Encode audio to 64-dimensional latent vectors via Stable Audio VAE
UMAP projection to 3D for interactive visualization
Playback sync - click points to hear audio chunks, or play full song with animated playhead
Latent resynthesis - use one song's latents as a "codebook" to resynthesize another
K-means clustering with animated cluster regions
Rainbow line mode for temporal visualization

Quick Start

# Install dependencies
pip install -r requirements.txt

# Set model paths (or place files in current directory)
export VAE_CONFIG_PATH="path/to/stable_audio_2_0_vae.json"
export VAE_CKPT_PATH="path/to/sao_vae_tune_100k_unwrapped.ckpt" # or normal stable audio vae

# Run server
python server.py

Open http://localhost:8420 in your browser.

Environment Variables

Variable	Default	Description
`VAE_CONFIG_PATH`	`stable_audio_2_0_vae.json`	Path to VAE config JSON
`VAE_CKPT_PATH`	`sao_vae_tune_100k_unwrapped.ckpt`	Path to VAE checkpoint
`PORT`	`8420`	Server port

Getting the VAE Model

You need the Stable Audio VAE weights.

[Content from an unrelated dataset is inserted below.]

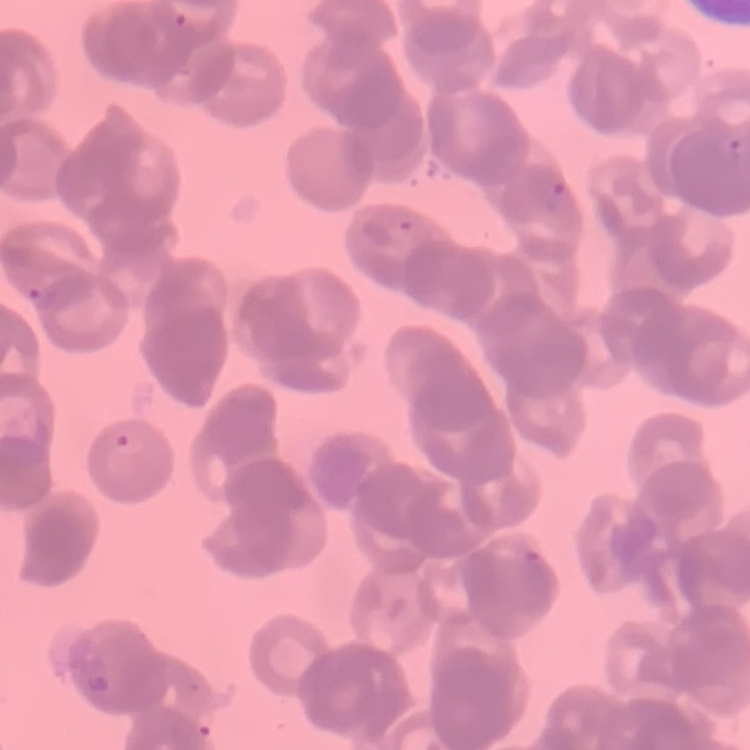
Summary:
  - Red blood cell morphology: rouleaux formation
  - Image type: one tile cut from a larger photomicrograph
  - Stain: Field's or Giemsa
  - Preparation: thin blood smear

Options:

Official weights from Stability AI (requires license)
Community fine-tunes from HuggingFace
Train your own using stable-audio-tools

The server will run in mock mode (feature-based pseudo-latents) if the VAE fails to load.

Usage

Upload audio - drag & drop or click "Upload Audio"
Explore - drag to rotate, scroll to zoom, click points to hear chunks
Play - press Space or click Play to animate through the song
Resynth - click "🔀 Resynth" and upload a second audio file to resynthesize it using the first song's latents as a codebook
Adjust K - use the slider to change number of cluster regions

Keyboard Shortcuts

Key	Action
`Space`	Play/Stop
`←`	Seek back 5s
`→`	Seek forward 5s

How Resynthesis Works

Based on Latent Resynthesis:

Source audio → encode → latents (your "codebook")
Target audio → encode → for each latent, find nearest neighbor in codebook
Replaced latents → decode → output

Result: target's structure + source's timbre.

API Endpoints

Endpoint	Method	Description
`/encode_stream`	POST	Upload audio, stream encoding progress via SSE
`/audio_full`	GET	Get full loaded audio as WAV
`/play`	POST	Get 2048-sample chunk by index
`/resynth`	POST	Resynthesize uploaded audio using current codebook
`/health`	GET	Server status

Tech Stack

Backend: FastAPI, PyTorch, torchaudio, UMAP
Frontend: Vanilla JS, Three.js (via CDN)
No build step - just run the server

License

MIT